Let $f:(0,1) \to \mathbb{R}$ be twice differentiable function such that $|f^{''}(x)| \leq M$ for some non negative real $M$ for all $x \in (0,1)$. Then how do I show that $f$ is uniformly continuous on $(0,1).$
If $M =0$ then it is easy to show. But I need some help. Thanks.
On
By the MVT, for all $x\in (0,1)$ we have
$$|f'(x)|\le |f'(x)-f'(1/2)| + |f'(1/2)| = |f''(c)(x-1/2)| + |f'(1/2)|$$ $$ \le M|x-1/2| + |f'(1/2)| < M + |f'(1/2)|.$$
Another application of the MVT then shows
$$|f(y)-f(x)| = |f'(c)(y-x)| \le (M + |f'(1/2)|)|y-x|$$
for all $x,y\in (0,1).$ Thus $f$ is Lipschitz on $(0,1),$ which is more than enough for uniform continuity.

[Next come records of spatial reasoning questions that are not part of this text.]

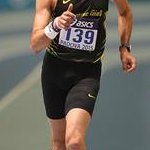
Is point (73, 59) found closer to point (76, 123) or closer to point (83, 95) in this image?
point (83, 95)

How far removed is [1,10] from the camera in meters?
2.89

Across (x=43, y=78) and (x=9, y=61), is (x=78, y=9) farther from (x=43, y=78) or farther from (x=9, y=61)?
(x=9, y=61)

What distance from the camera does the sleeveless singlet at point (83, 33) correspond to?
7.13 ft

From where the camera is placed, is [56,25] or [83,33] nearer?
[56,25]

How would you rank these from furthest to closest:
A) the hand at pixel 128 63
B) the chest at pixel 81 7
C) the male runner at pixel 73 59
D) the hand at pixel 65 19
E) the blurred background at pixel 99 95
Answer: the blurred background at pixel 99 95
the hand at pixel 128 63
the chest at pixel 81 7
the male runner at pixel 73 59
the hand at pixel 65 19

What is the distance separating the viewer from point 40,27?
2100 millimetres

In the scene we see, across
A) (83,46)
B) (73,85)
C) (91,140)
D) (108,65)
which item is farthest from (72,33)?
(91,140)

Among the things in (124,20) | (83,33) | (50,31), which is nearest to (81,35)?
(83,33)

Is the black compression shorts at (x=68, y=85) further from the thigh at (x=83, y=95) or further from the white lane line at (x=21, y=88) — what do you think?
the white lane line at (x=21, y=88)

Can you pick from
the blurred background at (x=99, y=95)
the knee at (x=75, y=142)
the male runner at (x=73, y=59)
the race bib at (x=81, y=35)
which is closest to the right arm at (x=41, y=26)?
the male runner at (x=73, y=59)

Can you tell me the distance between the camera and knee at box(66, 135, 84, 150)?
1.97 meters

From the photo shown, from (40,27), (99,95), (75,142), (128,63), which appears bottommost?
(99,95)

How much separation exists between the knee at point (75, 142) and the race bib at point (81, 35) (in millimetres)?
462

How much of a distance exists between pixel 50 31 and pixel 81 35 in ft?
0.82
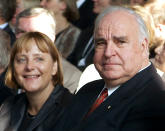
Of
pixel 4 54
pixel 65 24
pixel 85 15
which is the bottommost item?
pixel 85 15

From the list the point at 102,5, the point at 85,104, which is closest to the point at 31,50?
the point at 85,104

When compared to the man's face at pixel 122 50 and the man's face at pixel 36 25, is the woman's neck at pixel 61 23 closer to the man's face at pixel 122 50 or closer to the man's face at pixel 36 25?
the man's face at pixel 36 25

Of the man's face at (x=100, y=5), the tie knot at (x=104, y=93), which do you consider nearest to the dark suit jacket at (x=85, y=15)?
the man's face at (x=100, y=5)

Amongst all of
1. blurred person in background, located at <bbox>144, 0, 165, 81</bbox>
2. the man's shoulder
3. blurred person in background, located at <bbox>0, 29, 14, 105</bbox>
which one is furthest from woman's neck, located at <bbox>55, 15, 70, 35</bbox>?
the man's shoulder

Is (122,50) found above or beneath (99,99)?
above

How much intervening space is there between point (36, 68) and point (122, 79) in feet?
4.93

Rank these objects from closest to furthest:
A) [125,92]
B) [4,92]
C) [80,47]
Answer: [125,92] → [4,92] → [80,47]

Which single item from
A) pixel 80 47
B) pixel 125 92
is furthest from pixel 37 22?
pixel 125 92

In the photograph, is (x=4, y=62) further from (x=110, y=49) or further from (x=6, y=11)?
(x=110, y=49)

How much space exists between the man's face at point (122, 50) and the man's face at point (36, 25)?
2.38m

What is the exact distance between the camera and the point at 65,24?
7395mm

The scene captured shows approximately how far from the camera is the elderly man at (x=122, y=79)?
3.38m

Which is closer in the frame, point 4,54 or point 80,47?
point 4,54

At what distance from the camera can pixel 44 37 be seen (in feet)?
16.3
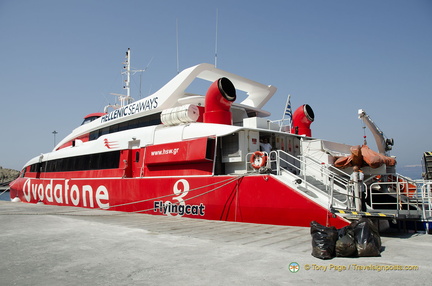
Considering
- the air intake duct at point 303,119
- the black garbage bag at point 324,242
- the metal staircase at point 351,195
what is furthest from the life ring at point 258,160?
the air intake duct at point 303,119

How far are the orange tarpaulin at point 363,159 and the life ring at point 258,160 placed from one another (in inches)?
110

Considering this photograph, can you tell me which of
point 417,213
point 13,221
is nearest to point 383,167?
point 417,213

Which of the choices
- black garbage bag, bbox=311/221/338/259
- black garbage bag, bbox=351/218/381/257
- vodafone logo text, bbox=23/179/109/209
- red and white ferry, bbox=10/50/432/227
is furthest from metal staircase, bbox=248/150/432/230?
vodafone logo text, bbox=23/179/109/209

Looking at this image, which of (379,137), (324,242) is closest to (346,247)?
(324,242)

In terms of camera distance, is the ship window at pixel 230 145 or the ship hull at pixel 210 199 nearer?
the ship hull at pixel 210 199

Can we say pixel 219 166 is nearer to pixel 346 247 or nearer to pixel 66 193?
pixel 346 247

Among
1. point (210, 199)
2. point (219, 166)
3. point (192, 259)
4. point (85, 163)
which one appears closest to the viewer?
point (192, 259)

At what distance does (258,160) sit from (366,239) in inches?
→ 182

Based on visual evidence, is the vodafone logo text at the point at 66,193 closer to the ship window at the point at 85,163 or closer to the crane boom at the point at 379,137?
the ship window at the point at 85,163

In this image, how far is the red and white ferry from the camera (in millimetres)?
9164

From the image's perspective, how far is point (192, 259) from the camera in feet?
17.5

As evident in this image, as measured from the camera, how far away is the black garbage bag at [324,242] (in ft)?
17.8

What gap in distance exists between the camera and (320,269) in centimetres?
484

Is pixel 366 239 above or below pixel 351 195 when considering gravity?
below
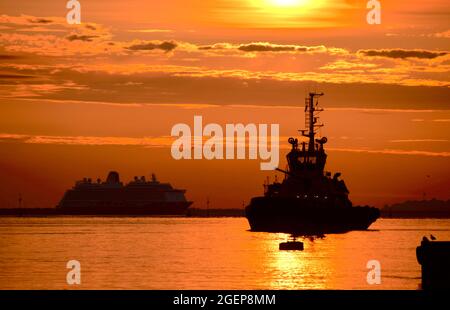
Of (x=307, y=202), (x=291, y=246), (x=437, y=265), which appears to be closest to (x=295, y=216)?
(x=307, y=202)

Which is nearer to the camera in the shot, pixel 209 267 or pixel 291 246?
pixel 209 267

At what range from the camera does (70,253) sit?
86625mm

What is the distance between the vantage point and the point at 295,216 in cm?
12269

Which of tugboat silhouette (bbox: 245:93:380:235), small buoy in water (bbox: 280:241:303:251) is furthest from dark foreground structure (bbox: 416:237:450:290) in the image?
tugboat silhouette (bbox: 245:93:380:235)

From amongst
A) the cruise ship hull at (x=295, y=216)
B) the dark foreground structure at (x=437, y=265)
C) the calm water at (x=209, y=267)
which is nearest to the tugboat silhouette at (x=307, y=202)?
the cruise ship hull at (x=295, y=216)

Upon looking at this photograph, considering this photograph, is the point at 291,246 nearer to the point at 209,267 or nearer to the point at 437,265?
the point at 209,267

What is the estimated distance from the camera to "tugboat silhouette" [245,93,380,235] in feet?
405

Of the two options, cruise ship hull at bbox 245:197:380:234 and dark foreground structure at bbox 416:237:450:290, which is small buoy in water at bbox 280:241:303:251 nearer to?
cruise ship hull at bbox 245:197:380:234

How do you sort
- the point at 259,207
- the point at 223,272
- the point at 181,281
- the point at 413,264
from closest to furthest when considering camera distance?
the point at 181,281 → the point at 223,272 → the point at 413,264 → the point at 259,207

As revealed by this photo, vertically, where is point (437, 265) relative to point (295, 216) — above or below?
below

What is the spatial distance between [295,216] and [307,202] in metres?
2.32
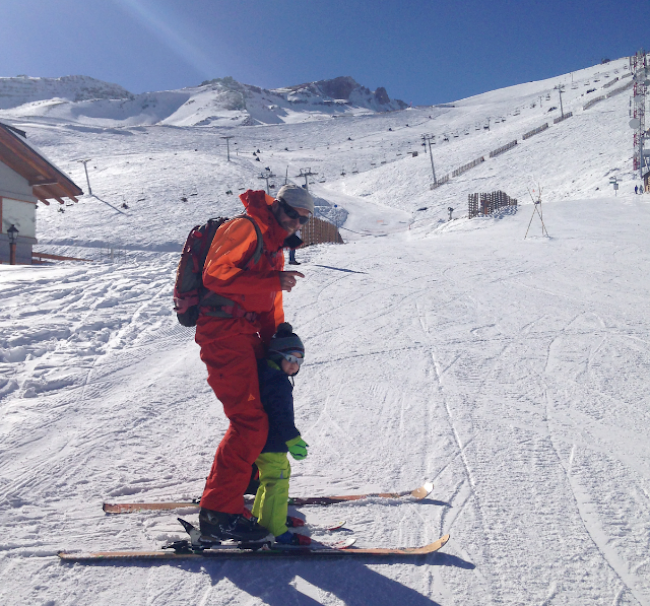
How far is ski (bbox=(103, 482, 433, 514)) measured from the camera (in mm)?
2439

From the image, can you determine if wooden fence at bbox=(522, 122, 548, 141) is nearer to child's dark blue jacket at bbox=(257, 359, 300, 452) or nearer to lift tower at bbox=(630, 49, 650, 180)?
lift tower at bbox=(630, 49, 650, 180)

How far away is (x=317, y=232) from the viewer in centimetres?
2036

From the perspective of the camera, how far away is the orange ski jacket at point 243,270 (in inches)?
83.7

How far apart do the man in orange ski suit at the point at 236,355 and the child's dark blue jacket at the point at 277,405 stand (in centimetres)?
5

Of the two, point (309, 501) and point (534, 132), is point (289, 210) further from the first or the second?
point (534, 132)

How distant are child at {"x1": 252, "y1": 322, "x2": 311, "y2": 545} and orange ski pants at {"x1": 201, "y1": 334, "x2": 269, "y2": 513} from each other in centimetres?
6

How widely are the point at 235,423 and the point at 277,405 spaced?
0.22m

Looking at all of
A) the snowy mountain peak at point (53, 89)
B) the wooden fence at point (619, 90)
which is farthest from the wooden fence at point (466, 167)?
the snowy mountain peak at point (53, 89)

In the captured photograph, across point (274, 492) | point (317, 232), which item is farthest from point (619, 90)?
point (274, 492)

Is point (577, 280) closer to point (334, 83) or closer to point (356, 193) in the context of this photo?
point (356, 193)

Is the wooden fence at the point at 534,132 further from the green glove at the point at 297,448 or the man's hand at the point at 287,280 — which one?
the green glove at the point at 297,448

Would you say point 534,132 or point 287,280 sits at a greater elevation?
point 534,132

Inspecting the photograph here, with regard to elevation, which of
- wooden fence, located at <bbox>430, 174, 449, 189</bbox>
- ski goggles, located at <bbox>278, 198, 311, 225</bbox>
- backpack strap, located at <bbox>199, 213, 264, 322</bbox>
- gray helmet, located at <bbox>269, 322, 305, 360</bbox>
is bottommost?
gray helmet, located at <bbox>269, 322, 305, 360</bbox>

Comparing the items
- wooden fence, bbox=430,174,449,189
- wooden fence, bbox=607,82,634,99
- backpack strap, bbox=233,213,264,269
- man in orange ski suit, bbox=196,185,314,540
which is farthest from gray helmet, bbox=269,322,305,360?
wooden fence, bbox=607,82,634,99
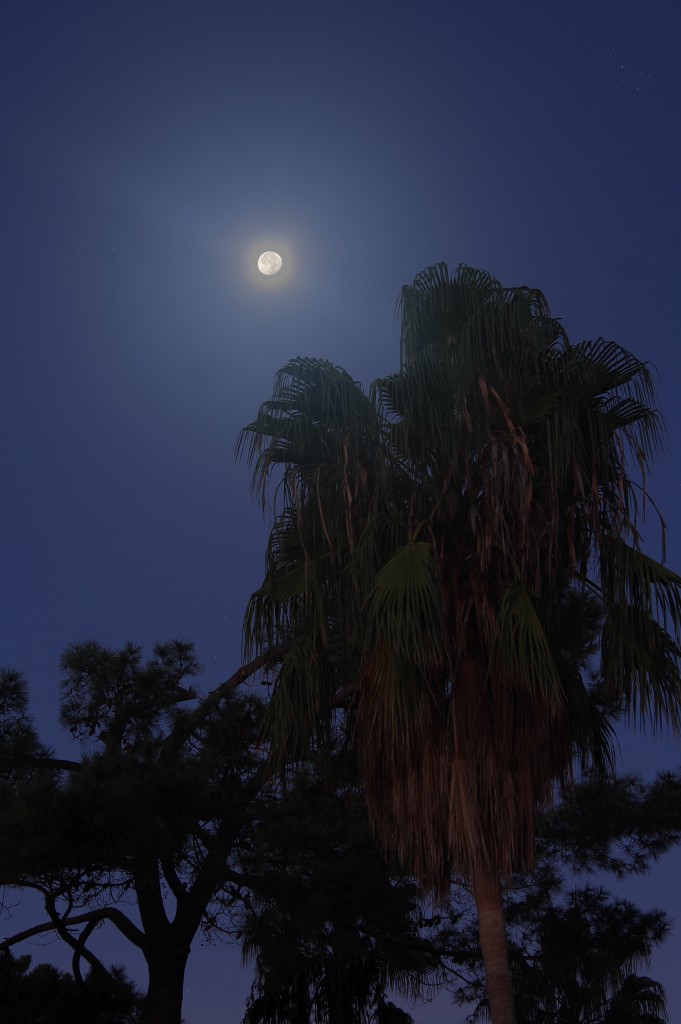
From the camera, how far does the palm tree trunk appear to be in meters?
6.71

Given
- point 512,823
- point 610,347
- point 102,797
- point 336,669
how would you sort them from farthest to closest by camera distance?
point 336,669, point 102,797, point 610,347, point 512,823

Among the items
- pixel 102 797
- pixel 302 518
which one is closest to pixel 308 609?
pixel 302 518

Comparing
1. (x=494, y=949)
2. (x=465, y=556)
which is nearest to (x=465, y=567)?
(x=465, y=556)

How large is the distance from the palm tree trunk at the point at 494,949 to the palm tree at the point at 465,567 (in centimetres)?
2

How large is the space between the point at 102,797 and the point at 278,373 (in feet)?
13.5

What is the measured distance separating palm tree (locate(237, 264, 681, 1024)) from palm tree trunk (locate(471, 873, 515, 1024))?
0.05 ft

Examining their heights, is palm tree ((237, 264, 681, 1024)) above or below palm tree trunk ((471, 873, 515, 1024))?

If you write the Taylor polynomial around $1/2$, then $$ f(x)=f(1/2)+f'(1/2)\,(x-1/2)+\frac{f''(c)}2\,(x-1/2)^2. $$ Then, with $c_1$ and $c_2$ depending on $y$ and $x$ respectively, \begin{align} |f(y)-f(x)|&=\left|f'(1/2) (y-x)+\frac{f''(c_1)-f''(c_2)}2\,[(y-1/2)^2-(x-1/2)^2 \right| \\ \ \\ &=\left|f'(1/2) (y-x)+\frac{f''(c_1)-f''(c_2)}2\,[(y-x)(x+y+1) \right| \\ \ \\ &\leq f'(1/2)\,|y-x|+3M\,|y-x|\\ \ \\ &=(f'(1/2)+3M)\,|y-x|. \end{align} In particular, $f$ is uniformly continuous.